There is some debate as to whether opportunity costs can in fact be negative. The argument goes that opportunity costs are the profit foregone from choosing the next best alternative. The key concept in this argument is “the profit foregone” not the cost foregone. But this approach fails to consider the possibility that an investor could easily be faced with the choice between making an investment or paying down a loan. When a liability or debt is involved, then the choice changes from “what is the lost opportunity of not making a particular choice” to “what is the potential realized loss from not taking a certain action?”

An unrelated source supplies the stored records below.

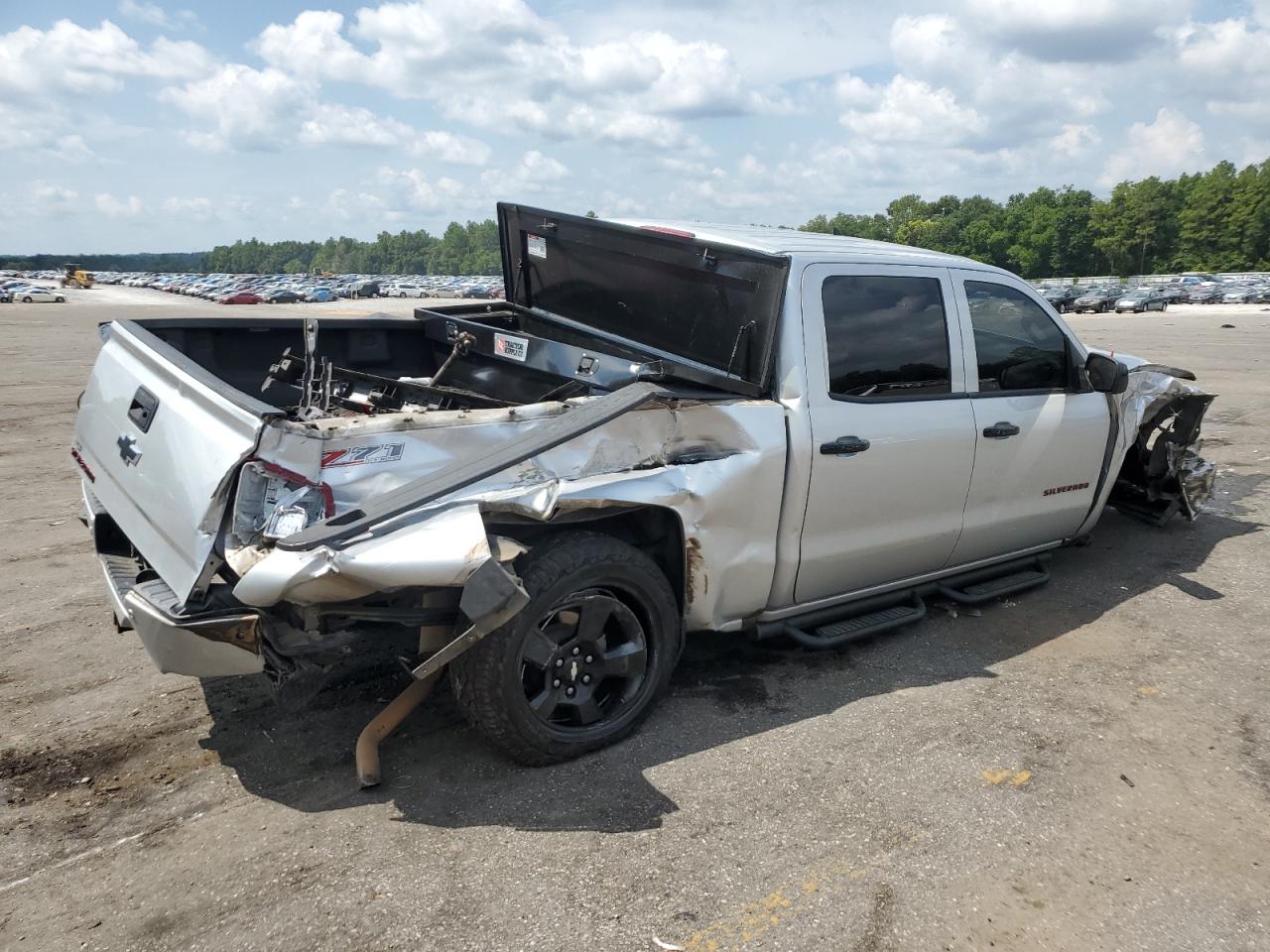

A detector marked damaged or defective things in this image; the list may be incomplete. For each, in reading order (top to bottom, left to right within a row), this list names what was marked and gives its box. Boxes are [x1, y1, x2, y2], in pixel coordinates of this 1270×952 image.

wrecked silver pickup truck [73, 205, 1213, 786]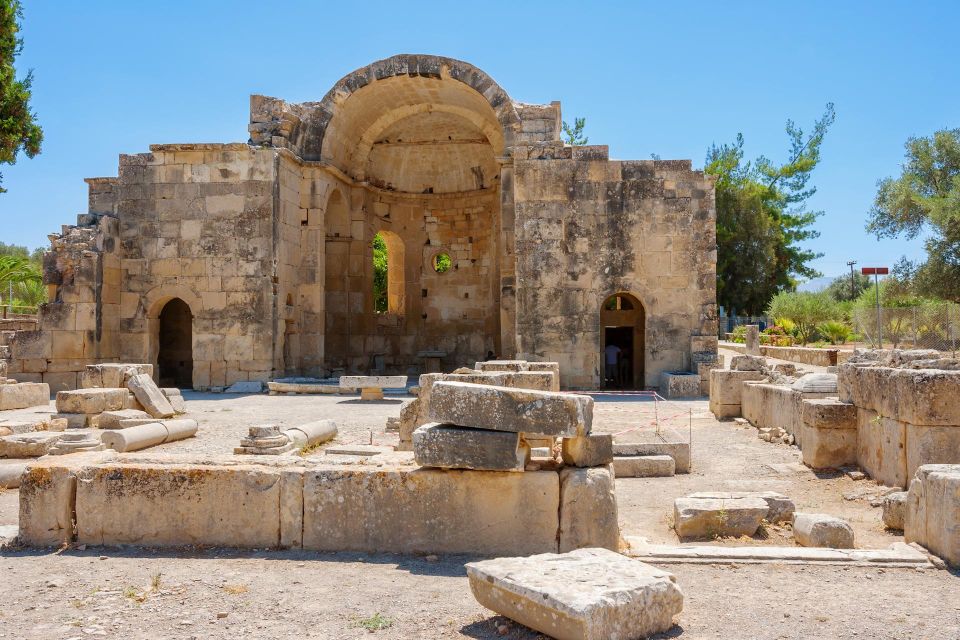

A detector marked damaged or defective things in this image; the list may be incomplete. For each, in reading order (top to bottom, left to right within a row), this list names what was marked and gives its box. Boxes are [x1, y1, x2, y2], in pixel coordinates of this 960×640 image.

broken architectural fragment [1, 53, 712, 390]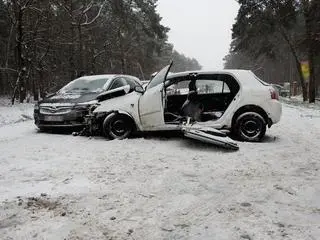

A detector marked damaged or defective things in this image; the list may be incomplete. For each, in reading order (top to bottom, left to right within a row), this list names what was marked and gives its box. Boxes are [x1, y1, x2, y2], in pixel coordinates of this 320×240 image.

damaged white car [83, 62, 282, 149]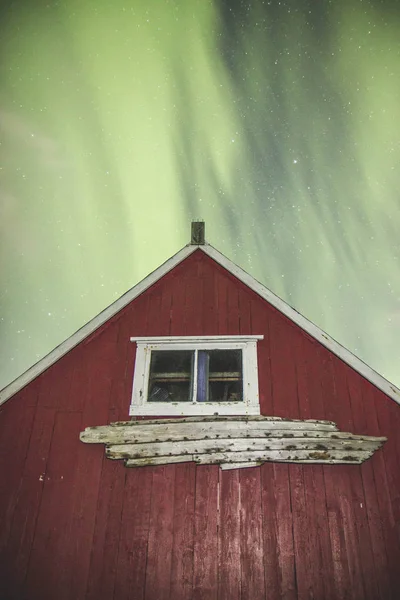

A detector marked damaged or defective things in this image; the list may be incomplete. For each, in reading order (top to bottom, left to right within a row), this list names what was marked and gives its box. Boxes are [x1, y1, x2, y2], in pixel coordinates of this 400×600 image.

peeling paint on wood [79, 418, 386, 468]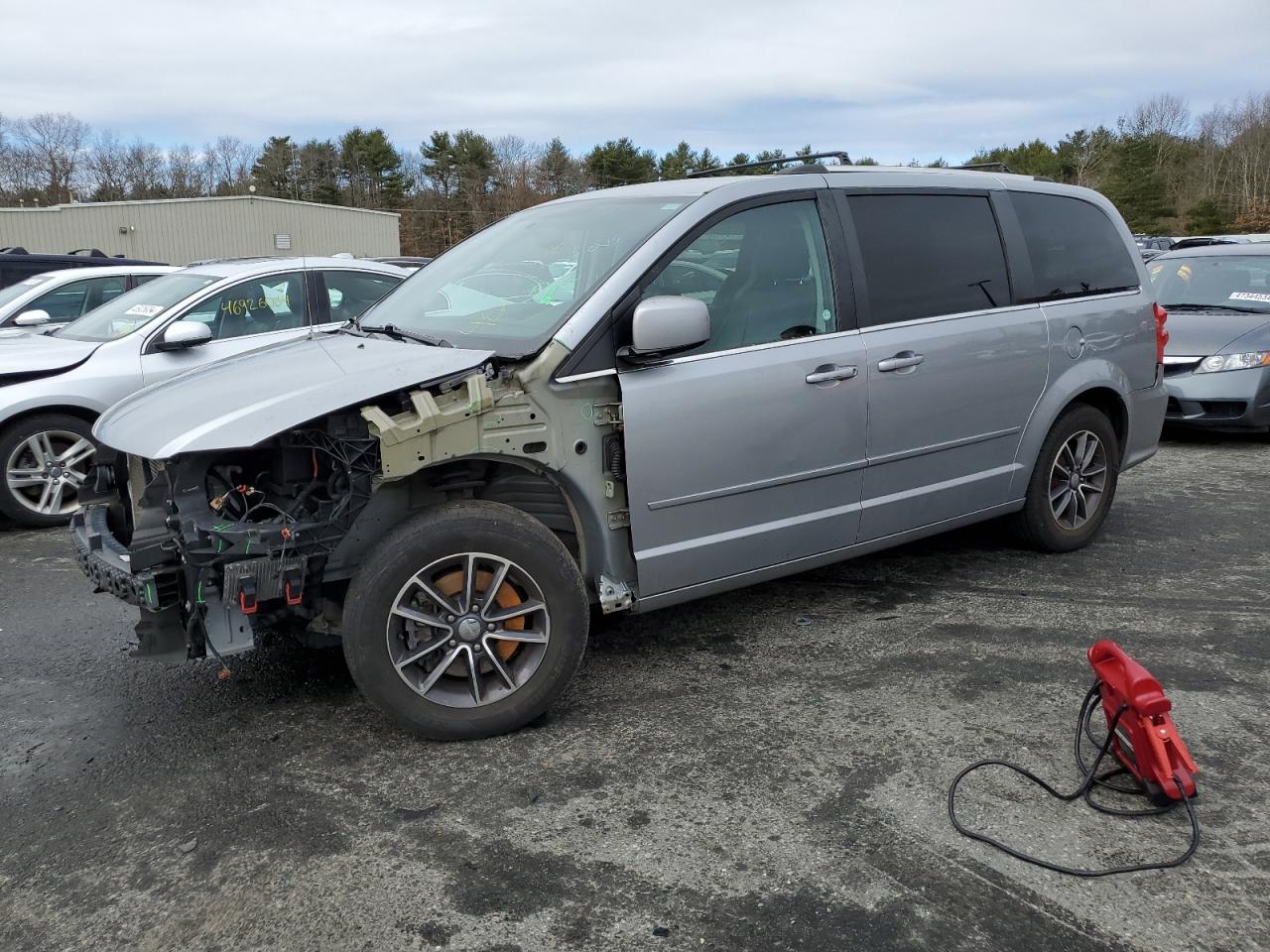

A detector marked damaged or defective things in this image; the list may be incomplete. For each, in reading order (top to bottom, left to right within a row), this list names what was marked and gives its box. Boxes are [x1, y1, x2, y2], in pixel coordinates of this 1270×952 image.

damaged front end [71, 416, 375, 664]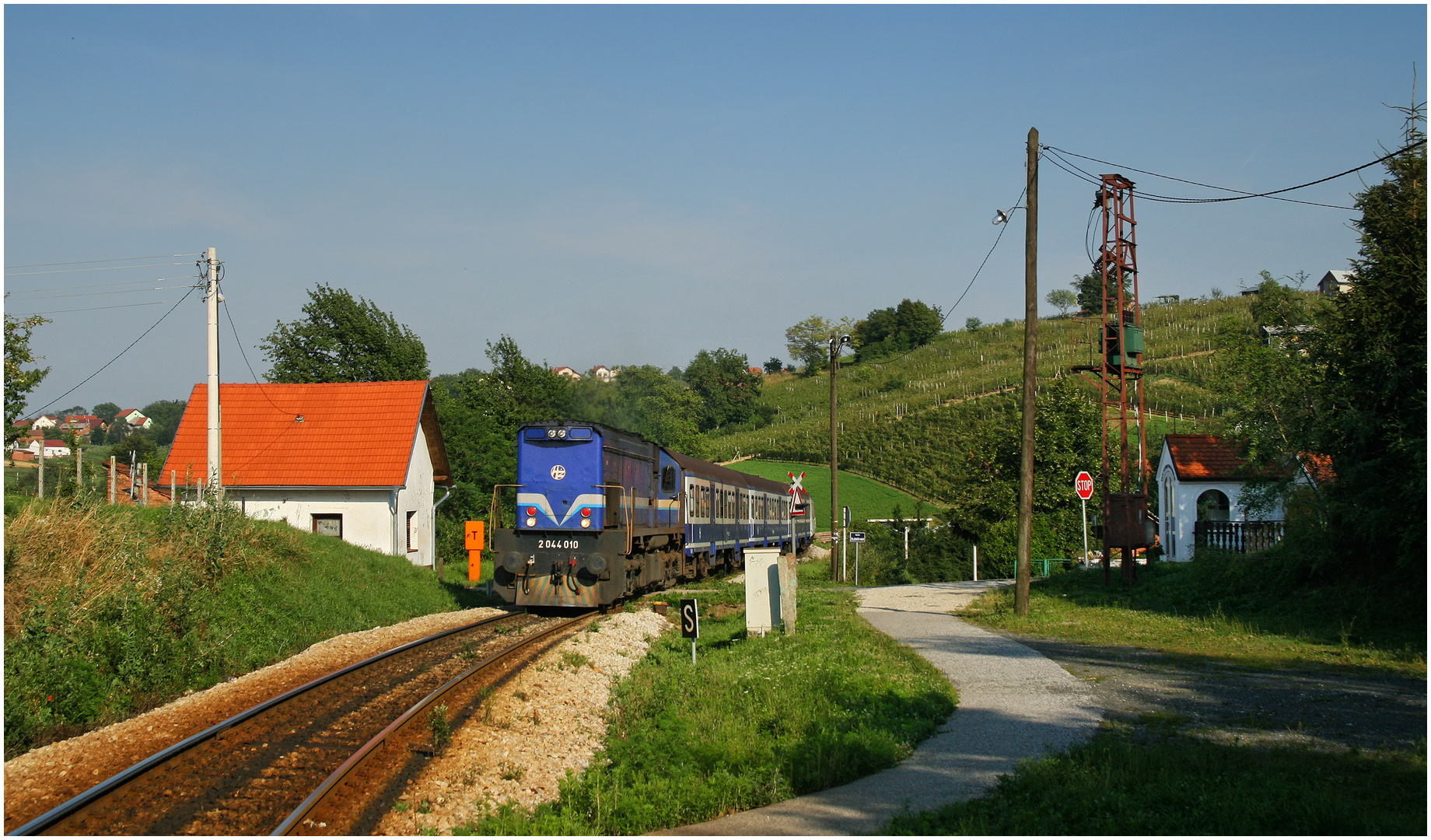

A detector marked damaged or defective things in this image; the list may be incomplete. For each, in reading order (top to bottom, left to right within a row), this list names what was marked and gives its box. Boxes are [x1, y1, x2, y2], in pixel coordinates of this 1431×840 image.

rusty signal tower [1070, 176, 1151, 585]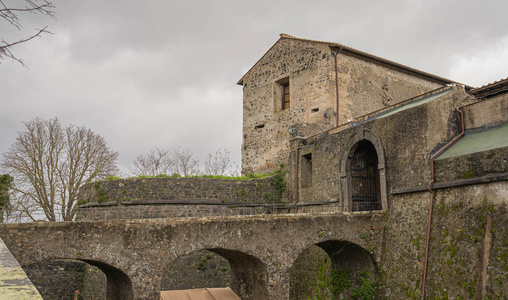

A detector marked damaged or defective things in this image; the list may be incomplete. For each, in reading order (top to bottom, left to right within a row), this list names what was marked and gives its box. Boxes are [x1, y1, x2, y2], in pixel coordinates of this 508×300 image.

rusted metal pipe [420, 106, 464, 298]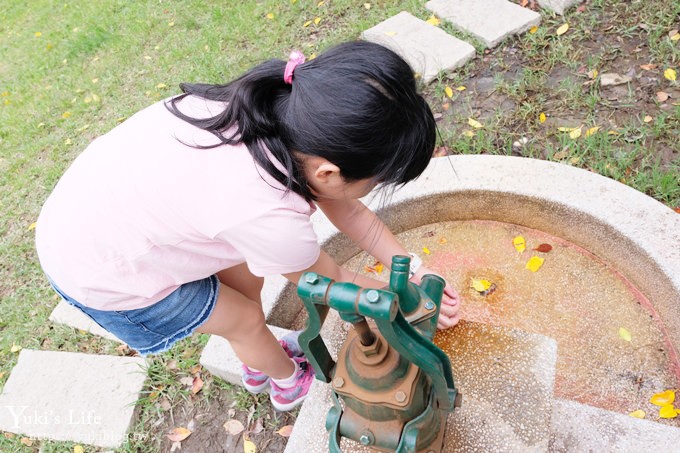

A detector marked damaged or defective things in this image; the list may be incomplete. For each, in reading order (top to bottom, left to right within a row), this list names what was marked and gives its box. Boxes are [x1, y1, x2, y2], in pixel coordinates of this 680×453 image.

rusty metal pump [294, 256, 460, 450]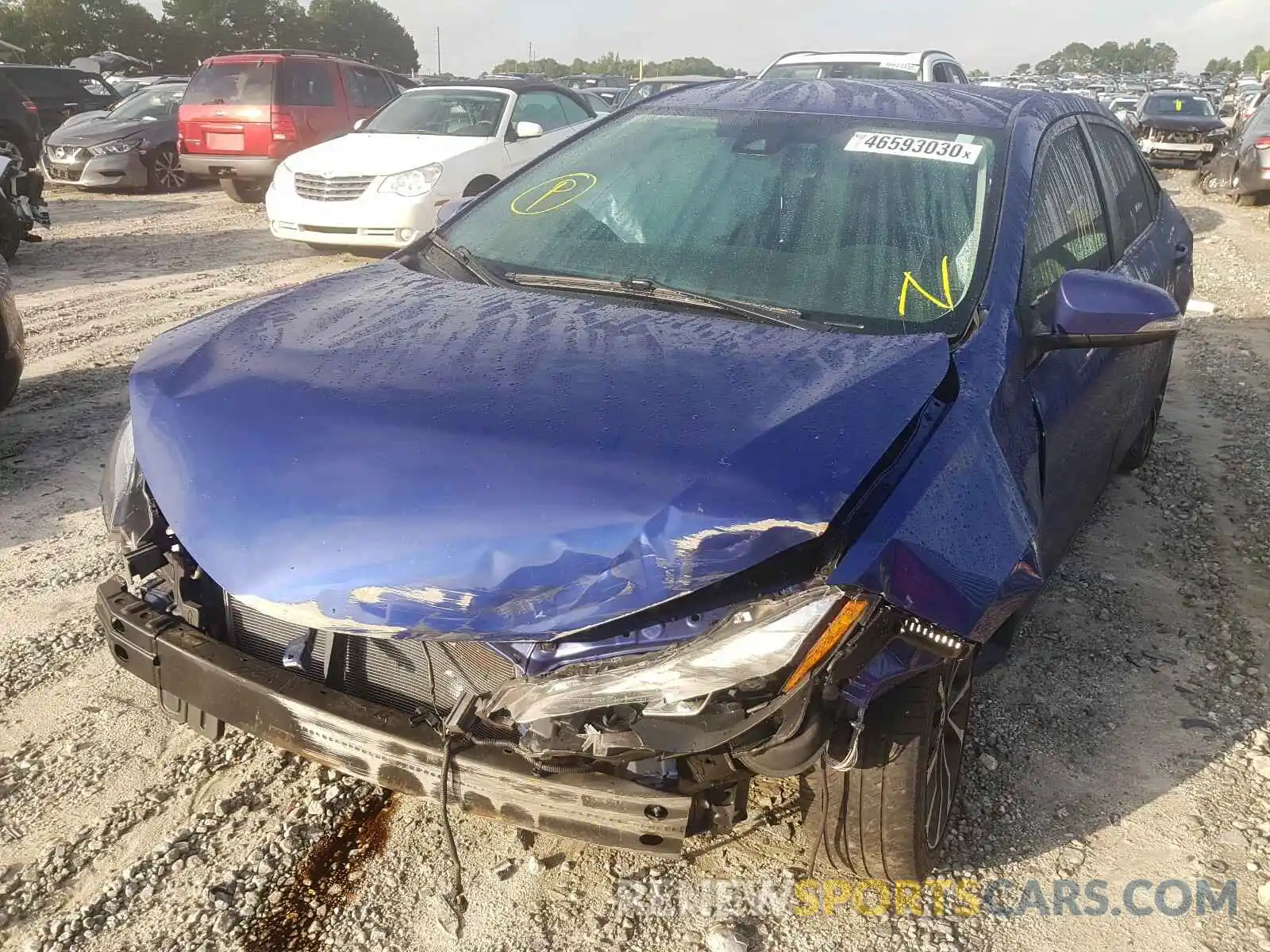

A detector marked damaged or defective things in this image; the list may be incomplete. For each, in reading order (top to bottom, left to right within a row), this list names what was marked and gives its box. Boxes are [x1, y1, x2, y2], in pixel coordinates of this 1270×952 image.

crumpled hood [48, 115, 166, 147]
broken headlight [101, 416, 156, 551]
crumpled hood [133, 261, 955, 642]
damaged blue car [98, 78, 1188, 883]
damaged front bumper [98, 578, 695, 853]
broken headlight [485, 586, 873, 726]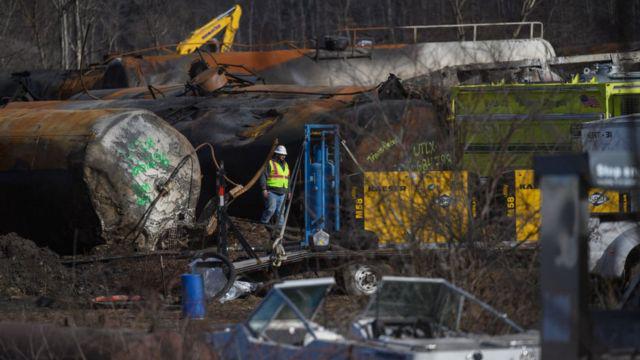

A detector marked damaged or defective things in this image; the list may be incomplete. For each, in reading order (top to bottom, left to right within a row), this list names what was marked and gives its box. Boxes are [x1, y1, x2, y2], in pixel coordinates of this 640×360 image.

rusted tank car end [0, 109, 200, 253]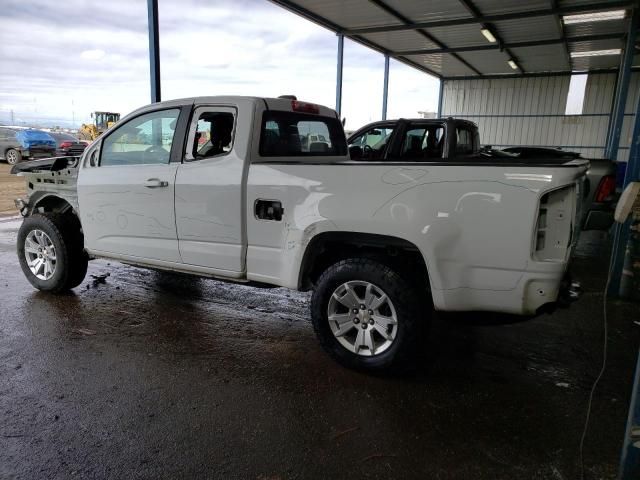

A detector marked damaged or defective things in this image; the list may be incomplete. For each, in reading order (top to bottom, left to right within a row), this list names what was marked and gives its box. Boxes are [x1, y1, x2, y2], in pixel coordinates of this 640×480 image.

dented body panel [12, 96, 588, 316]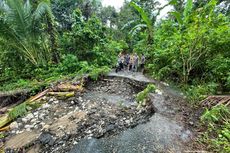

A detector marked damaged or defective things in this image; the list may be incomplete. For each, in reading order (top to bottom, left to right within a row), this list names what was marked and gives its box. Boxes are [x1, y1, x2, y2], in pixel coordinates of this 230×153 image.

damaged dirt road [1, 71, 194, 152]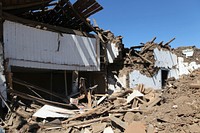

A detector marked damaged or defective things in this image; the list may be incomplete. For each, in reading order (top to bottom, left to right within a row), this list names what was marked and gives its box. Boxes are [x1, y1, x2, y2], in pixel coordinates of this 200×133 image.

Perhaps an example will help. Let’s say you have $10,000 to invest and are able to purchase a fixed income investment that will pay you 5% annually, giving you $500 per year. At the same time, let’s say you have a mortgage on your house that is costing you 7% annually. If you use the $10,000 to help pay down the mortgage instead of investing it, you are saving 7% in interest expense, or $700. In other words, by paying down the principal on the mortgage by $10,000, you won’t have to pay 7% on this borrowed money, saving yourself $700 a year, which is the same thing as earning $700.
So here you are faced with an opportunity cost that could potentially be negative. How? Because the 7% rate of borrowing is higher than the 5% investment return, if you chose to make the investment instead of paying down the loan you will have a negative opportunity cost at the end of the year. $10,000 at 7% is $700 in interest expenses on the mortgage, while $10,000 at 5% is $500 in income from the investment. By not using the money to pay down the mortgage, the opportunity cost is $200 in net interest expense. This is a negative opportunity cost. It is $200 out of your pocket as a cost, rather than a foregone profit.
Using our earlier calculation for opportunity cost you get:
Opportunity cost of not paying down the mortgage: ($700) / $500 = ($1.40) per year
In words, for every dollar you earn from the investment, you sacrifice the opportunity to reduce debt by $1.40 over the course of a year. The cost is negative for two reasons. First, every dollar of investment is insufficient to cover the interest you are paying by $0.40. Second, every dollar of return on your investment is offsetting the interest expense as well.
In our example above if the investment had a return of 5% and the loan had an interest rate of 5% then the opportunity cost would be zero. The return would offset the interest expense and the investor would be no better or worse off from making one decision over another.